For the first time, the collagen was immobilized selectively into the micro/nano cell-imprinted surface cavities. Furthermore, in previous studies, the epoxy-activated substrate was used to immobilize the proteins and enzymes10,11,12,13. Hence, introducing the concept of using an epoxy-activated substrate to remove the protein from undesired regions, obtained fascinating results. Kim et al. used the stamp method to remove RGD-phage from the ridge region of the PDMS mold containing microscale topographical patterns fabricated through photolithography. Their results showed an enhancement of cell adhesion and induction of cell alignment for the cardiomyocyte31. In none of the previous studies on the cell-imprinted substrate, the patterned region has not been selectively modified with protein for specific cell attachment. In previous studies, the optical contact lithography process modified the cell-imprinted surface. In their report, flat areas are covered with Polyethylene glycol (PEG) as a repelling molecule to prevent cell attachment to undesirable regions32. Despite achievements, this method needs two photolithography steps to construct the stimulated mask, which is a time-consuming and expensive procedure. In the present studies, the epoxy silane resin stamp process directly guides the cells for purposeful attachment into the patterned area. Therefore, the stamp method applied in the present study can recommend a simple and cost-effective method to use for all patterned substrates with different dimensions and topography. Moreover, by the immobilization of particular proteins instead of collagen, this method can offer unique advantages for diverse purposes.

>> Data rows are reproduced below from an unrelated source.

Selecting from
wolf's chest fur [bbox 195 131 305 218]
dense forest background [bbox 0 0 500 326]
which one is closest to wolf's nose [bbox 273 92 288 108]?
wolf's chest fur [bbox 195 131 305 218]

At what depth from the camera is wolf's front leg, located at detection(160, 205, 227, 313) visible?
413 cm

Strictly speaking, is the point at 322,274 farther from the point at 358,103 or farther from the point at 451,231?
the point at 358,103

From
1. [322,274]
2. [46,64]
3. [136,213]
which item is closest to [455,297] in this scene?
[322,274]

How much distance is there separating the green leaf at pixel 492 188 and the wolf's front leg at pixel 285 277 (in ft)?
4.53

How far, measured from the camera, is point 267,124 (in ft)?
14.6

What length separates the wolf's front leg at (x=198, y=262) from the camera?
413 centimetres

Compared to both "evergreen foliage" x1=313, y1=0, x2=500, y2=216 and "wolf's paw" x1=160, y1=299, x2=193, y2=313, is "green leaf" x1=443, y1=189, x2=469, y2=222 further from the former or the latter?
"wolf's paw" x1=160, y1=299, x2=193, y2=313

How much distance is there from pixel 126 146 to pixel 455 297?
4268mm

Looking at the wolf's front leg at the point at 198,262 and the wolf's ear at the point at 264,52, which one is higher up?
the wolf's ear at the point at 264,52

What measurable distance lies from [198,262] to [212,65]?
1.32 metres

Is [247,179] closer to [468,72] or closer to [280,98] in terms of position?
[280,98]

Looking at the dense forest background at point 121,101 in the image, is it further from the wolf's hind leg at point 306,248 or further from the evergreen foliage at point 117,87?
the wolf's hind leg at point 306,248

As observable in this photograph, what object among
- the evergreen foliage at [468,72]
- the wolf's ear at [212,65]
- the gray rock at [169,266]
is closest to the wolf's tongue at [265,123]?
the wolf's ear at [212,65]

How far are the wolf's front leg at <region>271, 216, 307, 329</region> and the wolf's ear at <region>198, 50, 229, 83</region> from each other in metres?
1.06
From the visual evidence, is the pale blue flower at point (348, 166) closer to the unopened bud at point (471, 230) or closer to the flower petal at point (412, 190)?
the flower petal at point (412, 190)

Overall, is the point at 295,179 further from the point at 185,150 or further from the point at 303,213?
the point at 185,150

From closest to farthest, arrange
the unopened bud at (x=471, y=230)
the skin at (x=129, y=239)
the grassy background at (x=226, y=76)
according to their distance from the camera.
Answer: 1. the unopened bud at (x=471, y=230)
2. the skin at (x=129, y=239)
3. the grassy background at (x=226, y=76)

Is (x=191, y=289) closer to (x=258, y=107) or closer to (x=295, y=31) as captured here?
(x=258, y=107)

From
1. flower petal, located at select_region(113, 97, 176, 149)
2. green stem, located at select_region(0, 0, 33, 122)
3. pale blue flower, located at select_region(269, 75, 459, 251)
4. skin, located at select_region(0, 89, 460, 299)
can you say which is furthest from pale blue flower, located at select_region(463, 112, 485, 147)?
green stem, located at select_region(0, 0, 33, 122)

Biofunctionalization by proteins has proven to be an effective method to enhance cell attachment and proliferation. Many studies showed that collagen immobilization provides enhancement on cell adhesion and cell viability. Hence, we successfully presented a selective method for collagen immobilization on the desired region of cell-imprinted PDMS and demonstrated how cells respond to the selected collagen-immobilized substrate. To better display, the selective biofunctionalization of the cell-imprinted PDMS method, the aligned cell-imprinted PDMS was considered. The performance of the applied method on collagen immobilization and cell-PDMS integration were assessed by Coomassie brilliant blue staining and crystal violet staining. By applying the epoxy silane resin stamp method, the immobilized collagen was removed from the ridge of the PDMS substrate where there is no cell pattern cavity. Consequently, following cell seeding, it was discovered that the cells preferentially adhered to the substrate and matched the aligned cell-imprinted pattern. Due to entrapping stem cells in a cell-imprinted pattern or cultivating cells in a specific pattern, such as an aligned arrangement, this technique may be useful for future research on cell differentiation. Although selective protein immobilization into the concavity region of cell-imprinted PDMS could be achieved with microfluidic devices, with epoxy silane stamp method is very simple and cost-effective which allows us to reach selective cell attachment without using any additional cell adhesive molecules or microfluidic chips to pass cell flow through the micro-channels. Furthermore, microfluidic devices are useful for protein immobilization in special patterns, while the epoxy silane stamp method could be applied for all random and regular cell-imprinted substrates. Therefore, our approach could present some benefits for microfluidic studies and immobilization of other ECM proteins to specific targets like stem cell differentiation.